日本政府の二枚舌

個人補償についての日本政府の態度を見てみよう。

(1)日本政府が原爆被害についての補償請求権をサンフランシスコ講和条約で勝手に放棄した、と考えた原爆被害者は実は日本政府に対して求償請求の訴訟を起こしていてそれに対する判決がこれである。

対日平和条約第19条にいう『日本国民の権利』は、国民自身の請求権を基礎とする日本国の賠償請求権、すなわちいわゆる外交的保護権のみを指すものと解すべきである。
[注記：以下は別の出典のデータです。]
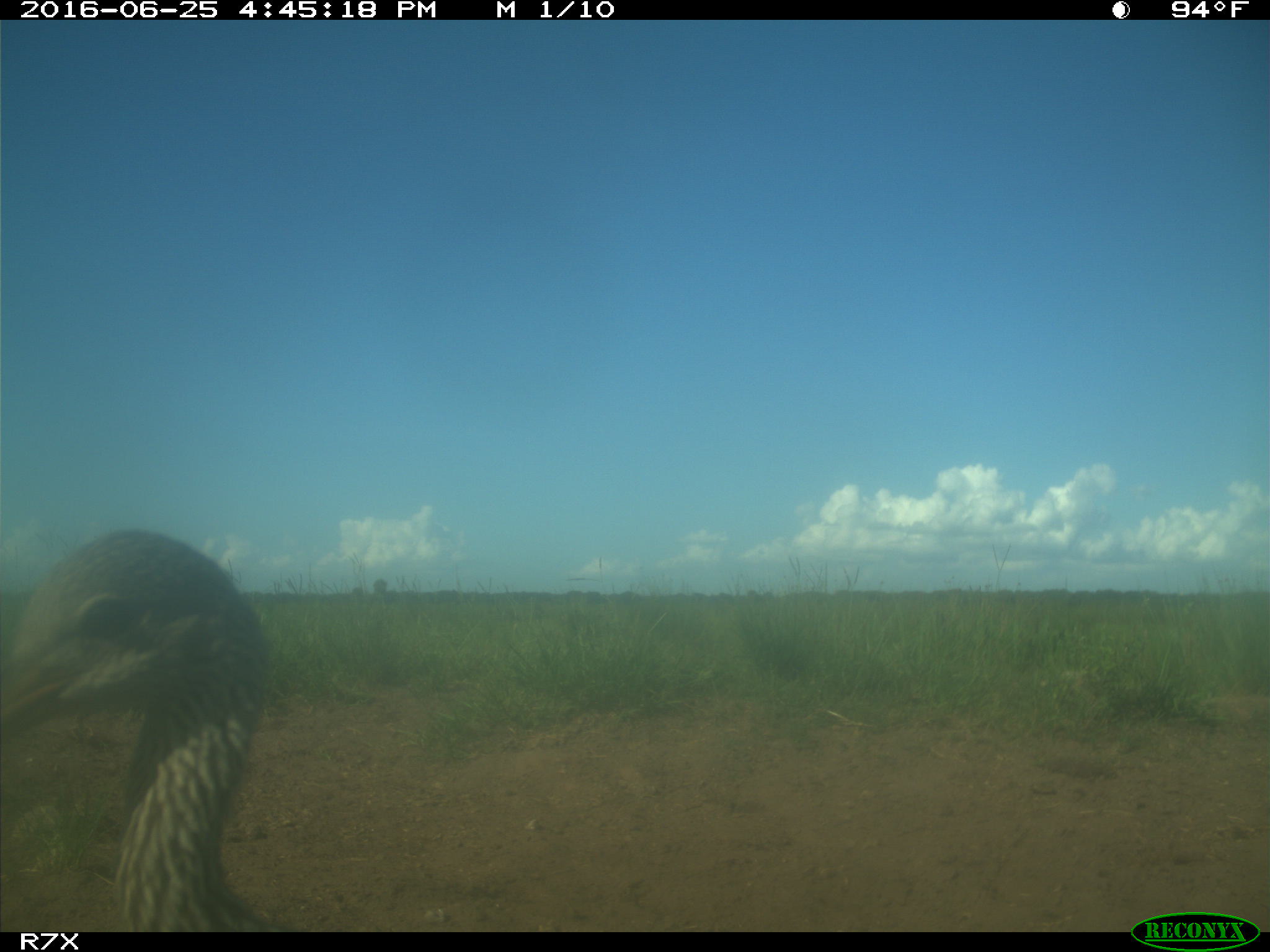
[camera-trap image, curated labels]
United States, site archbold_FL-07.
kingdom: Animalia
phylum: Chordata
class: Aves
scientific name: Aves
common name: birds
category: unidentified bird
Unidentified bird (birds) (Aves).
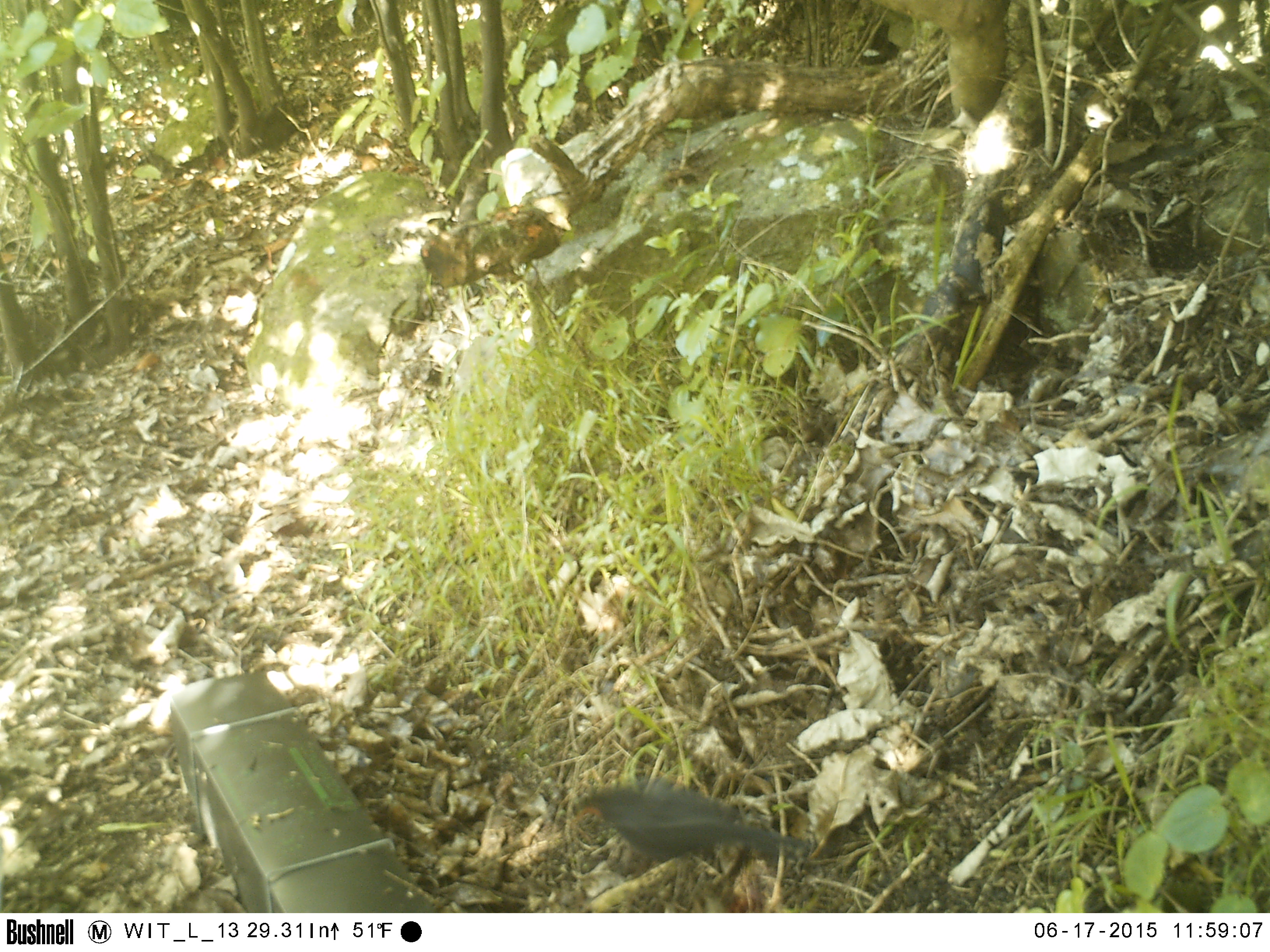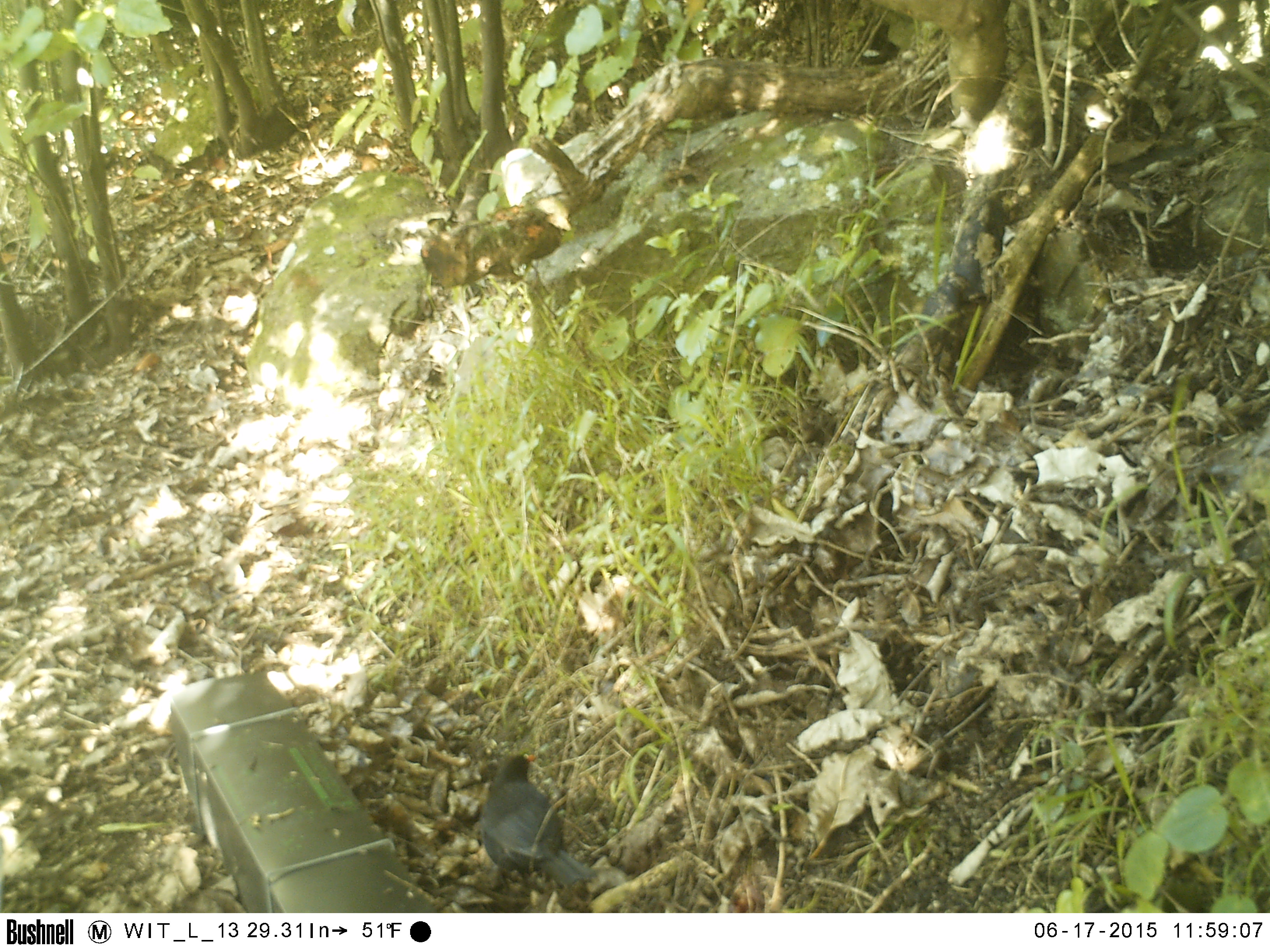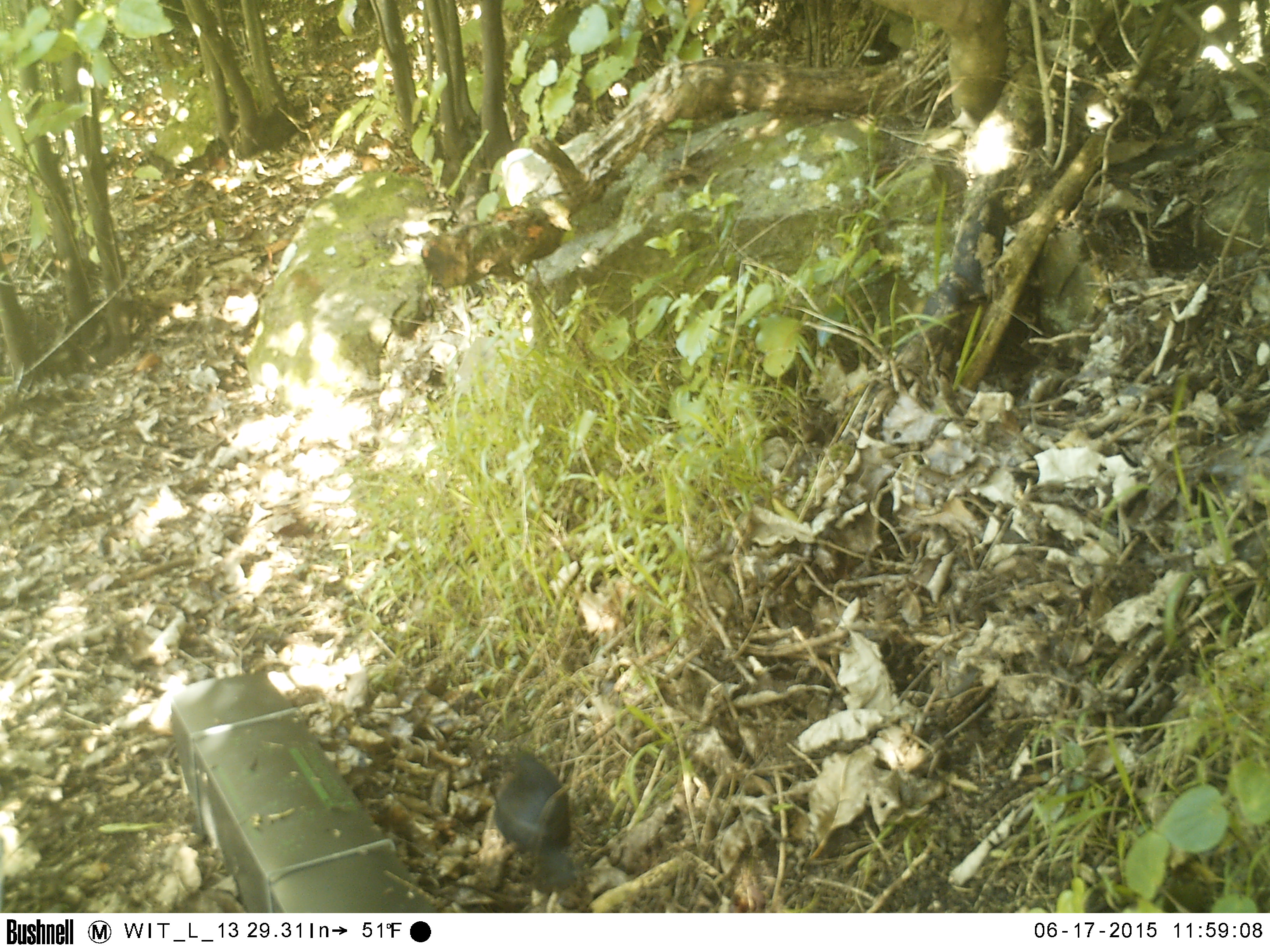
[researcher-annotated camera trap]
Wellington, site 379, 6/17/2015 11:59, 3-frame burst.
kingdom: Animalia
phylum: Chordata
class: Aves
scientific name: Aves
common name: bird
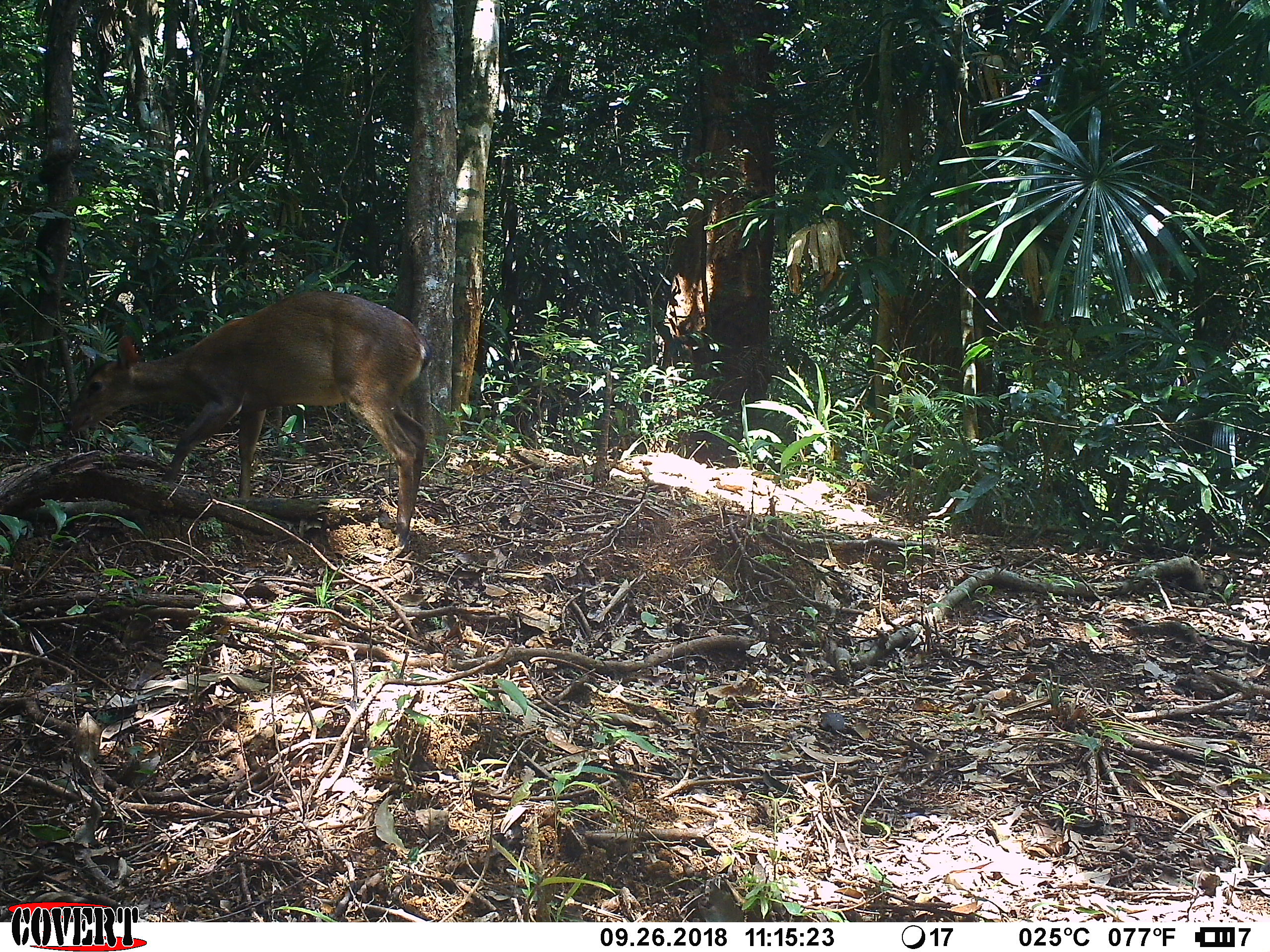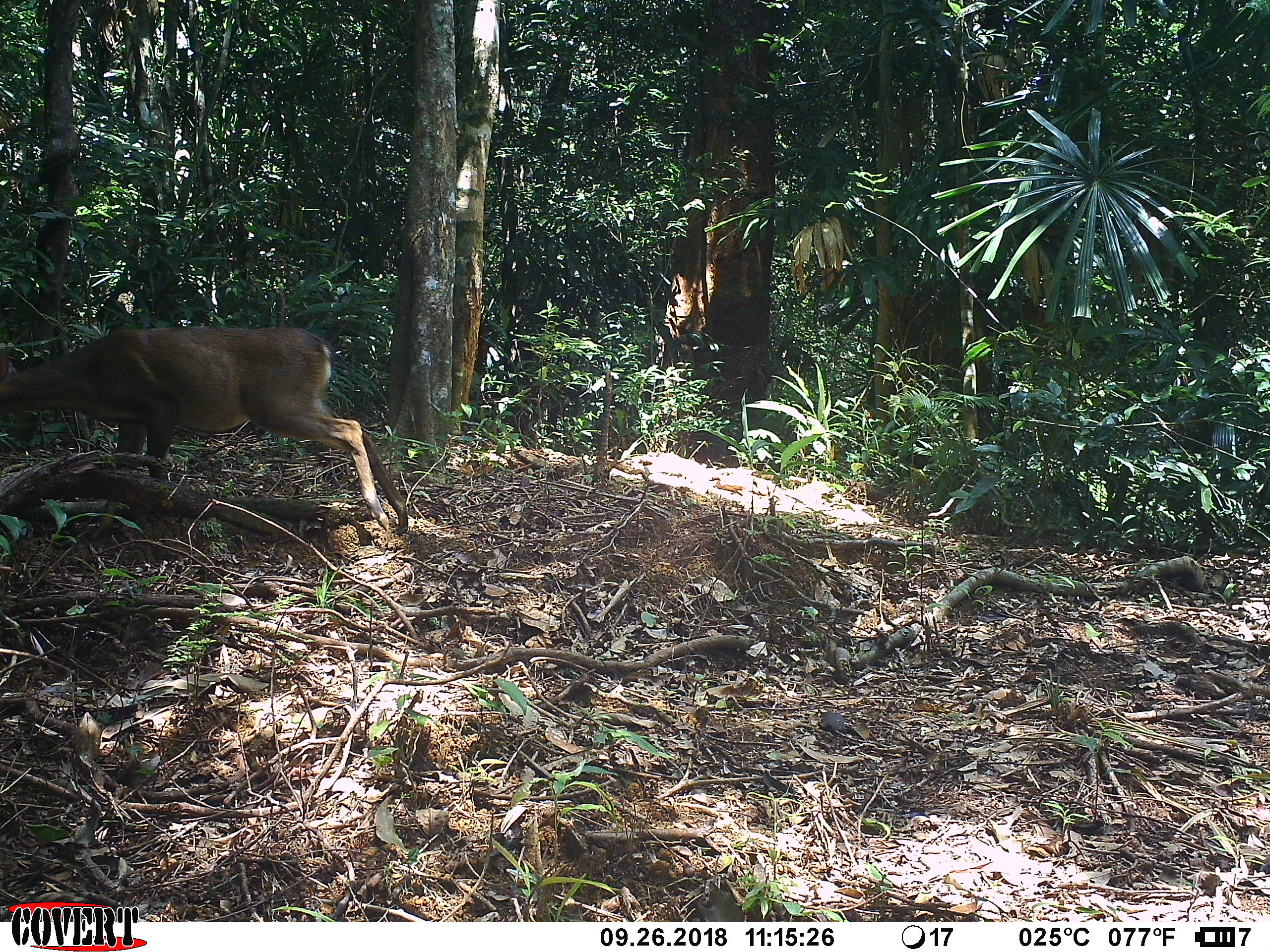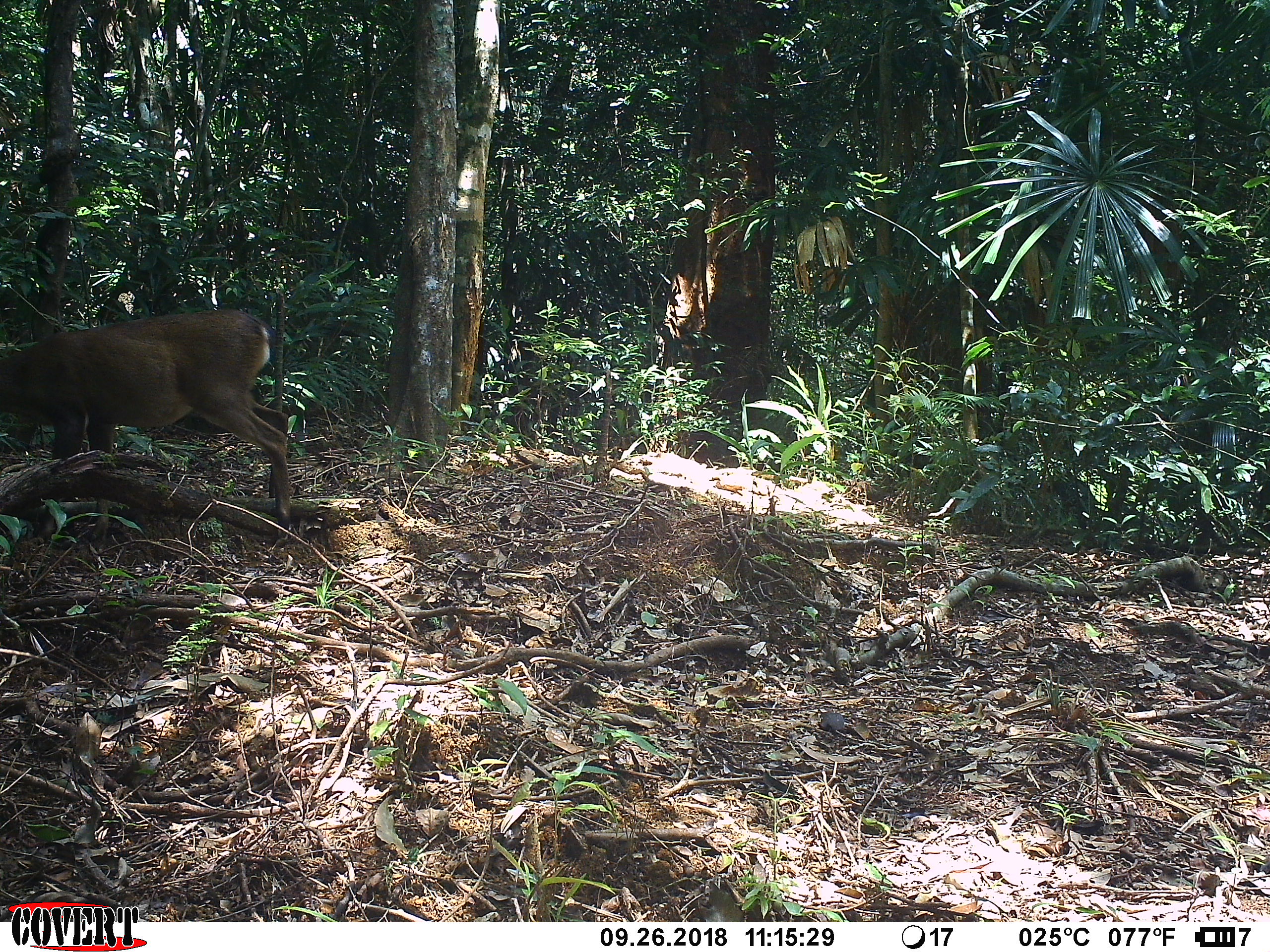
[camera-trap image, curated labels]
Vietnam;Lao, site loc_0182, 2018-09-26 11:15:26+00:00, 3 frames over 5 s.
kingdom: Animalia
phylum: Chordata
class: Mammalia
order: Artiodactyla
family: Cervidae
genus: Muntiacus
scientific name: Muntiacus vuquangensis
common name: large-antlered muntjac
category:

・・・イタリアほか5ヵ国との平和条約に規定されているような請求権の消滅条項およびこれに対する補償条項は、対日平和条約には規定されていないから、このような個人の請求権まで放棄したものとはいえない。仮にこれを含む趣旨であると解されるとしても、それは放棄できないものを放棄したと記載しているにとどまり、国民の請求権はこれによって消滅しない。したがって、仮に原告等に請求権があるものとすれば、対日平和条約により放棄されたものでないから、何ら原告等が権利を侵害されたことにはならない
(1963年12月7日、東京地裁原爆訴訟判決の摘示。判例時報355号P17)

判決は日本政府の主張を全面的に認め訴えを退けた。その主張は何かというと、「サンフランシスコ講和条約で日本政府が放棄したのは国家による賠償請求権で、個人による請求権は放棄していない(そもそもそれは国家が放棄できるものではない)ので、文句があるならアメリカに言ってね」というものだった。


(2)シベリア抑留についての個人補償についての日本政府の答弁がこれである。

日ソ共同宣言第六項におきます請求権の放棄という点は、国家自身の請求権及び国家が自動的に持っておると考えられております外交保護権の放棄ということでございます。したがいまして、御指摘のように我が国国民個人からソ連またはその国民に対する請求権までも放棄したものではないというふうに考えております。
(平成3年3月26日、参議院内閣委員会での外務省答弁)

これも全く同じ。「個人請求権は放棄していないから文句があるならソ連に言ってね」と日本政府は主張している。


(3)対韓国については日本政府が個人補償請求権まで放棄はしていないと仄めかしていることは以前に述べたのでここでは繰り返さない。しかし日本はサンフランシスコ講和条約で韓国に対してではなく、アメリカ(連合国)に対して所有権を放棄したのだから「文句があるなら韓国に」とは言えないのだが。


戦争被害者に「個人補償請求権は国家間条約では放棄していない(出来ない)ので、文句があるなら加害国に」と一貫して主張してきた日本政府の目論見はまだ戦争の記憶が癒えない頃に国内で起きた(あるいは頻発すると予想される)「自国民からの」補償請求から逃げるためであった。


従ってこれまでの日本の「他国民からの」戦後補償裁判での戦略は基本的には「民法上の除斥期間」や「国家無答責」の法理を用いて退けようとするものだった。


しかしそれだけでは敗訴するケースが出てきた為と、戦後60年以上が経ち日本国内での補償請求訴訟が今後あまりありそうにないことを踏まえて、最近では「そもそも国家間条約で全て解決済み論」を主張し始めたのである。

平和条約14条(b)にいう『請求権の放棄』とは、日本国及び日本国民が連合国国民による国内法上の権利に基づく請求に応ずる法律上の義務が消滅したものとして、これを拒絶することができる旨が定められたものと解すべきである。
(オランダ人元捕虜・民間抑留者損害賠償請求事件の控訴審における2001年2月27日付準備書面

ちなみに元々日本政府の主張していた「外交保護権のみ放棄論(=文句があるなら加害国に言ってね論)」については基本的には国際法の原則とはそぐわないものであり、当時もマイナーな説である(しかし近年は「国家の権利と個人の権利は別」という議論が戦争被害にあった人たちの「人権擁護」の観点から提起されている)。しかし日本政府は少数説であることを知りつつ逆手にとって強弁=「自国民」を騙し(ここにねじれがある)、そして後に都合が悪くなったら「通説」の見解を採って「他国民」を欺こうとしているのである。


日本政府の戦争責任に対するこれらの「二枚舌」を自称愛国者たちはどのように受け止めるのか、興味深いところではある(日本政府はひたすら誠意を尽くしてきたという「物語」が彼らの中では人気が高いようですがw)。